Tuesday, December 7, 2010

Updates

In an earlier post, Mr. Padmanabhan had discussed the challenge to the Copyright Board order by SIMCA before the Madras High Court. The Madras High Court has now stayed the order, as explained in this post on Spicy IP.

V. Niranjan’s Indian Corporate Law post on the decision of the Supreme Court in BSNL v. Reliance on penaltiy and liquidated damages in Indian contract law is available here.

Does Section 14A apply when no Exempt Income is actually earned?

The Bombay High Court will shortly be hearing an interesting question of law in relation to Section 14A of the Income Tax Act – does disallowance under Section 14A arise when exempt income has not actually been earned? If certain expenditures have been incurred for the purpose of earning exempt dividend (for example), but if for some reason dividend is not actually earned, can that expenditure be disallowed under Section 14A?

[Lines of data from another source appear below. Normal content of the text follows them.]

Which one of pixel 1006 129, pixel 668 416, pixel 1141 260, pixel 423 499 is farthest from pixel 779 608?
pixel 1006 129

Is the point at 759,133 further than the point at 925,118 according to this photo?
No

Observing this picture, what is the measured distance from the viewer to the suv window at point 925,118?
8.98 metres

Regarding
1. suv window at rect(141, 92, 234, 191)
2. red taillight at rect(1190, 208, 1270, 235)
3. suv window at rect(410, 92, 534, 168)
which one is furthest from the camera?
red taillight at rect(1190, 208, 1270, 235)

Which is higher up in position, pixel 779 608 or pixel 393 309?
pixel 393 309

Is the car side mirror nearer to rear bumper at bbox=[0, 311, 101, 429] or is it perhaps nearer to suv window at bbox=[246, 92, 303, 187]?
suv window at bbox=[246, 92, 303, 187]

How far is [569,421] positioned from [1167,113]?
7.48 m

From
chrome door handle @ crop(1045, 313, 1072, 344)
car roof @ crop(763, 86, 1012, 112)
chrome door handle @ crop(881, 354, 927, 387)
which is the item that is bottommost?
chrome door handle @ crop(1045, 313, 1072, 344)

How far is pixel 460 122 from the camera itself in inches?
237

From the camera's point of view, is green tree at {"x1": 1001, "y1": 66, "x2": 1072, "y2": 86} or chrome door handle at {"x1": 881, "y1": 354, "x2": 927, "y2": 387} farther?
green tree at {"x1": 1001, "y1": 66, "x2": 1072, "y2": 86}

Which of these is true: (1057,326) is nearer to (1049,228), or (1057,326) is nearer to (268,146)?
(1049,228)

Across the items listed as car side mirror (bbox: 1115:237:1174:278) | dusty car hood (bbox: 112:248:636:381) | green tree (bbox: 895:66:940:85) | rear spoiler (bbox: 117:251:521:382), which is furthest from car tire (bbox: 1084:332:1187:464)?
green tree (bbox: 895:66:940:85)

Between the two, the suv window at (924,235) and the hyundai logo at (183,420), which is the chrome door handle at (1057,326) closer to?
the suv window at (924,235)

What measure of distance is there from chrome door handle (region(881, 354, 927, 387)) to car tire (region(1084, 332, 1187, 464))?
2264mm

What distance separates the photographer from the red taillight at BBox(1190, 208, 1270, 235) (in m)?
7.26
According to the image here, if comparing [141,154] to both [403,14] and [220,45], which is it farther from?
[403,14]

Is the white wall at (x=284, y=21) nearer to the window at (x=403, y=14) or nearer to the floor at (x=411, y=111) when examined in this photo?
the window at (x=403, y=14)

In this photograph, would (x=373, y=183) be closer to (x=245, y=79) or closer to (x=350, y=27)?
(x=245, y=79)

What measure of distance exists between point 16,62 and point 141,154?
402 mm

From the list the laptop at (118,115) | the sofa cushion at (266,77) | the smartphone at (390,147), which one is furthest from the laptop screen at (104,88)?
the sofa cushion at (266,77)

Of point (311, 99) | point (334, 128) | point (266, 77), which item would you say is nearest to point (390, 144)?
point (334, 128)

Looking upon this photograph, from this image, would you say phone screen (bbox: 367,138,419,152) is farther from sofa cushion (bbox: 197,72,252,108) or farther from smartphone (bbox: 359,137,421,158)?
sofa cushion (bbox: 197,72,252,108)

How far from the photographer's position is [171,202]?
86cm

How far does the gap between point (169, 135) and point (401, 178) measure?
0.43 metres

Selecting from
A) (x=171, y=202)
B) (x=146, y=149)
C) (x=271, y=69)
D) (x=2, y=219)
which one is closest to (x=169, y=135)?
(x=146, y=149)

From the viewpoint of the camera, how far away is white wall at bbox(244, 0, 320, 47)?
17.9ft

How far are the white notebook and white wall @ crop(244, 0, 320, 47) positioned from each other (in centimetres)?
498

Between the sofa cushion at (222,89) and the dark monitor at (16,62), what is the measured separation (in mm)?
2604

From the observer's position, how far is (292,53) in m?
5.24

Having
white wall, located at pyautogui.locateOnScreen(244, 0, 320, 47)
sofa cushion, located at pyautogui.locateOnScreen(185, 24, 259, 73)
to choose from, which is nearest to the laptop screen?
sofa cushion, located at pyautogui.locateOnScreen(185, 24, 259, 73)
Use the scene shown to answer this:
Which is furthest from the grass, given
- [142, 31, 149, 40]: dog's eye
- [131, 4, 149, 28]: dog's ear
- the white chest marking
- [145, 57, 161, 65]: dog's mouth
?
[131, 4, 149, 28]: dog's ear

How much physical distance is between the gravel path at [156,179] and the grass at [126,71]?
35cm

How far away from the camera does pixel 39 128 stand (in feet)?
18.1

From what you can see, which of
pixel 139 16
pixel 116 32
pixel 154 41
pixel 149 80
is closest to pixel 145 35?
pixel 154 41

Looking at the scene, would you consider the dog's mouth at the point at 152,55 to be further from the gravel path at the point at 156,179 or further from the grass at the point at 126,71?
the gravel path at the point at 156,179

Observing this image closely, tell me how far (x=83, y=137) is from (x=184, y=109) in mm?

The position of Section 14A after the decision in Godrej & Boyce is that for 14A disallowance there has to be a nexus between the exempt income and the expenditure. Can there be a nexus between two things when one of those does not actually exist?

A Special Bench of the Tribunal in Cheminvest had previously held that Section 14A disallowance would arise even when there is no exempt income actually earned. The Tribunal had noticed the decision of the Supreme Court in Rajendra Prasad Mody’s case, 115 ITR 522, where in the context of Section 57(iii) of the Act, the Court had held that for expenditure to be allowed, it was not necessary for any income to have actually been earned. The Tribunal applied the converse of this to hold that accordingly, for expenditure to be disallowed, it need not be necessary for any exempt income to have actually been earned. However, the relevant part of Section 57 uses the words “for the purposes of making or earning” – there, the language supports the conclusion that the only requirement is that the objective should be for making or earning income. Whether that objective is in fact successful or not is irrelevant. However, Section 14A uses the words “expenditure in relation to income which does not form part of total income”. The language in the two sections is thus different.

On the other hand, the weakness of the purely textual pro-assessee argument is magnified when one considers this. If the assessee’s argument is correct, even if a nominal sum is earned as exempt income, the entire expenditure will be disallowed. Thus, if dividend of Rs. 100 is earned, the whole expenditure incurred for earning that income is admittedly to be disallowed. What is the rational basis for saying that when that sum of Rs. 100 is not earned there should not be any disallowance whatsoever? Further, there is mild obiter in Godrej Boyce as well, saying that what matters is that the expenditure should be incurred ‘for earning’ exempt income.

This is an interesting, and close, issue; and the decision of the Bombay High Court in the next few weeks will be of interest.